I’m loving Jing-Jing Lee’s How We Disappeared, a book about Chinese Singaporean generations.
The day remains cool and sunny. Just gorgeous. There are few people out and about.
B and I take a lovely walk to Kent Reserve and sit a while on the little boardwalk seat looking at the stretch of coast from Granite Island to the Bluff and then we walk back along with beach, dodging the incoming waves which reach out across the sand like stealthy cat’s paws.
Dinner of Atlantic Salmon and veggies from the stockpile of food we brought from town, after, of course, my nightly G&T time talks with M. And then a nourishing night of intelligent ABC TV, interrupted by P’s radio program asking me to “talkback” about the Victor Harbour causeway controversy.
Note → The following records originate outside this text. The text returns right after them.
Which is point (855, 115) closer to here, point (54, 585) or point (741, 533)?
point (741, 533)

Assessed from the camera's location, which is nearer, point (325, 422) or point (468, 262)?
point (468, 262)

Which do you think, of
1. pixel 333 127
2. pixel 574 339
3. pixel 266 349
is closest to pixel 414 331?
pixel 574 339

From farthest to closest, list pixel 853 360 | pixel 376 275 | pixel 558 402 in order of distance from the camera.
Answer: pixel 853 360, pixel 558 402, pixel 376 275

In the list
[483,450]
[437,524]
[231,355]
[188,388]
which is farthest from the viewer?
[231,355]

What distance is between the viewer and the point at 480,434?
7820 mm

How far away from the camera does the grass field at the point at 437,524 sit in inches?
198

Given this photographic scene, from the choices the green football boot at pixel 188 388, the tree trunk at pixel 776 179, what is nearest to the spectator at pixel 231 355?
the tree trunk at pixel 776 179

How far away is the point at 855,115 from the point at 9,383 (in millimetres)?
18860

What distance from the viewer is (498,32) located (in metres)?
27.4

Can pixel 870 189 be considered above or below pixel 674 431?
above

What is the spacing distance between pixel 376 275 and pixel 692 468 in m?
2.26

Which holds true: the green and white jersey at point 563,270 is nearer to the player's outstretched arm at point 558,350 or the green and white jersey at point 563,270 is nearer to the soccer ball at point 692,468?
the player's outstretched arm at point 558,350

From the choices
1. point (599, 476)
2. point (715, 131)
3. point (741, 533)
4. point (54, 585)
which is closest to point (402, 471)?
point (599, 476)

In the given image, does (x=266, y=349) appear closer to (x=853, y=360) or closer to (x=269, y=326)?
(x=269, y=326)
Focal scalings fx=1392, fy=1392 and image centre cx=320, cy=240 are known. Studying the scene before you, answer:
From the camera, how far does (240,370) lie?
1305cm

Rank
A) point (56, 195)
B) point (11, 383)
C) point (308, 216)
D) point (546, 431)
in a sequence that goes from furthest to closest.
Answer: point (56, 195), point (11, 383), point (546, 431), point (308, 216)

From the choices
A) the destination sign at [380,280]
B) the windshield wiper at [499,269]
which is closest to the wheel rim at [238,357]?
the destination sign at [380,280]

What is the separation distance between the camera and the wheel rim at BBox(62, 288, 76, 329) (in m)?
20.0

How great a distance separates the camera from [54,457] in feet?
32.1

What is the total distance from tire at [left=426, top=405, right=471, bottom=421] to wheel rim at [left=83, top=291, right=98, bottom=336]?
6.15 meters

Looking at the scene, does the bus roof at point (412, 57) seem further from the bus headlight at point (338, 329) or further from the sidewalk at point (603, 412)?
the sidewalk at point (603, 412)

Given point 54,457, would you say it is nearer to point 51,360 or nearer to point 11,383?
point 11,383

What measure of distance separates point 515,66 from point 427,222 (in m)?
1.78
I am among the many people fired up about replacing an historic wooden causeway designed for walkers and a horse-drawn tram with a huge cement bridge designed for cruise ship coaches, cyclists and the hapless horse tram and walkers. Picturesque? I think not. That all the expertise and technology of 2020 cannot find a way to rebuild and restore a classic wooden causeway is a complete con. Of course, they can. If they wanted to. But what they want is to play dollars with their mates, the cement contractors, and lure cruise ship tourists to take them to the wineries. It’s a dishonest scandal and it also is fait accompli, no matter how much we gnash our teeth and object.
The night is nippy. There is wind and rain outside. In the city, there is hail. I get pix on the phone from Rex and a report from Jason next door. Fierce white balls in carpets. A white-capped sea is preferable, methinks.